**Your task:**
Output exactly the lines that run from the line with "Between the exposed" to the end of the material, both ends included, and no other lines.

Stored entries
---

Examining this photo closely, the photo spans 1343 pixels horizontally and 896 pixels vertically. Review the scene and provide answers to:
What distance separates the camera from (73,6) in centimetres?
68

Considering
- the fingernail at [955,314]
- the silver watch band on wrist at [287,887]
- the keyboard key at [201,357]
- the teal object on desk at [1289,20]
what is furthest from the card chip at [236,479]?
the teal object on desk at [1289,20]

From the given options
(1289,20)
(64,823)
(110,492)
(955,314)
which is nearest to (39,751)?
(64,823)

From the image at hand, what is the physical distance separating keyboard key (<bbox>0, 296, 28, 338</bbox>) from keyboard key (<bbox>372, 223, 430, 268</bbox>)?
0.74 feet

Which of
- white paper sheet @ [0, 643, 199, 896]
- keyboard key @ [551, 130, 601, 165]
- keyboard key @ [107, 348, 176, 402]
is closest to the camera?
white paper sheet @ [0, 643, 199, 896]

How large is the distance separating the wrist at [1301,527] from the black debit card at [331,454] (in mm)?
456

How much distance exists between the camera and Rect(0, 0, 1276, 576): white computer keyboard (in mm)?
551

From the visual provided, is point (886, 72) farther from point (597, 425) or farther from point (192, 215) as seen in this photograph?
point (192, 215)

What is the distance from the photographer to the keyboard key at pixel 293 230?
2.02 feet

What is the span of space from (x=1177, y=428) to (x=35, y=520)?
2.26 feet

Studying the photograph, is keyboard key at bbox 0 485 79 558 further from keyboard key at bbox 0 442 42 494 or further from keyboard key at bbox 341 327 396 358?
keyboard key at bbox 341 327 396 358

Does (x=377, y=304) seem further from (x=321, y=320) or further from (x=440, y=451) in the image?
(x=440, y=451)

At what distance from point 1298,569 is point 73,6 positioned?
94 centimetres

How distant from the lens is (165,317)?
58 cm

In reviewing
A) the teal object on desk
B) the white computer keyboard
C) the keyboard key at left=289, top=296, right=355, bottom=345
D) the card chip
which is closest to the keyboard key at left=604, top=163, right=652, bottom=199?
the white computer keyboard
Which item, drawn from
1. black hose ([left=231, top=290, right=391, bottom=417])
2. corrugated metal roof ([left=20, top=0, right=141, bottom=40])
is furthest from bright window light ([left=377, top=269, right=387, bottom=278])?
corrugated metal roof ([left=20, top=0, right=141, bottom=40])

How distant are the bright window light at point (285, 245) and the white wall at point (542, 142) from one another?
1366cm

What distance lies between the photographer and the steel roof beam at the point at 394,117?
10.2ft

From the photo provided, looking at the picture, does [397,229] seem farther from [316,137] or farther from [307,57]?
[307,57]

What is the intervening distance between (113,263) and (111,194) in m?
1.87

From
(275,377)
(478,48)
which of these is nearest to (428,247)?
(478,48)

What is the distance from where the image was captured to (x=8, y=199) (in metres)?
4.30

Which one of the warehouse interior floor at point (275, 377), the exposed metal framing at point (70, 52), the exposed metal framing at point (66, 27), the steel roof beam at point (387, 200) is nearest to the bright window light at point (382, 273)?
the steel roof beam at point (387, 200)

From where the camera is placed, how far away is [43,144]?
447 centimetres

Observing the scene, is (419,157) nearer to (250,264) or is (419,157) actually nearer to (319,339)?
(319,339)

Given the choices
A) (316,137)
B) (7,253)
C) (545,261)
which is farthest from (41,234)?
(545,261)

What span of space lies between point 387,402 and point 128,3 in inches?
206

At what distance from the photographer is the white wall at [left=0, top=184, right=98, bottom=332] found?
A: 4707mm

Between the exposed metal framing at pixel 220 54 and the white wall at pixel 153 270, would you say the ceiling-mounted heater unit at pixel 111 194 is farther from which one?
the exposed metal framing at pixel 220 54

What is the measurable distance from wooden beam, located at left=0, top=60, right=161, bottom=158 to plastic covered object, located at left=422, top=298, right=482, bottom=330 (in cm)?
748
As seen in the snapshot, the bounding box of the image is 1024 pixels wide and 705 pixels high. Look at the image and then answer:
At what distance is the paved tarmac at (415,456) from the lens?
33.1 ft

---

**Reply:**
Between the exposed metal framing at pixel 220 54 and the white wall at pixel 153 270, would you say the ceiling-mounted heater unit at pixel 111 194 is farther from which one?
the exposed metal framing at pixel 220 54

What is the measurable distance from wooden beam, located at left=0, top=60, right=161, bottom=158 to plastic covered object, located at left=422, top=298, right=482, bottom=330 (in cm)?
748
As seen in the snapshot, the bounding box of the image is 1024 pixels wide and 705 pixels high. Look at the image and then answer:
At what distance is the paved tarmac at (415,456) from the lens?
33.1 ft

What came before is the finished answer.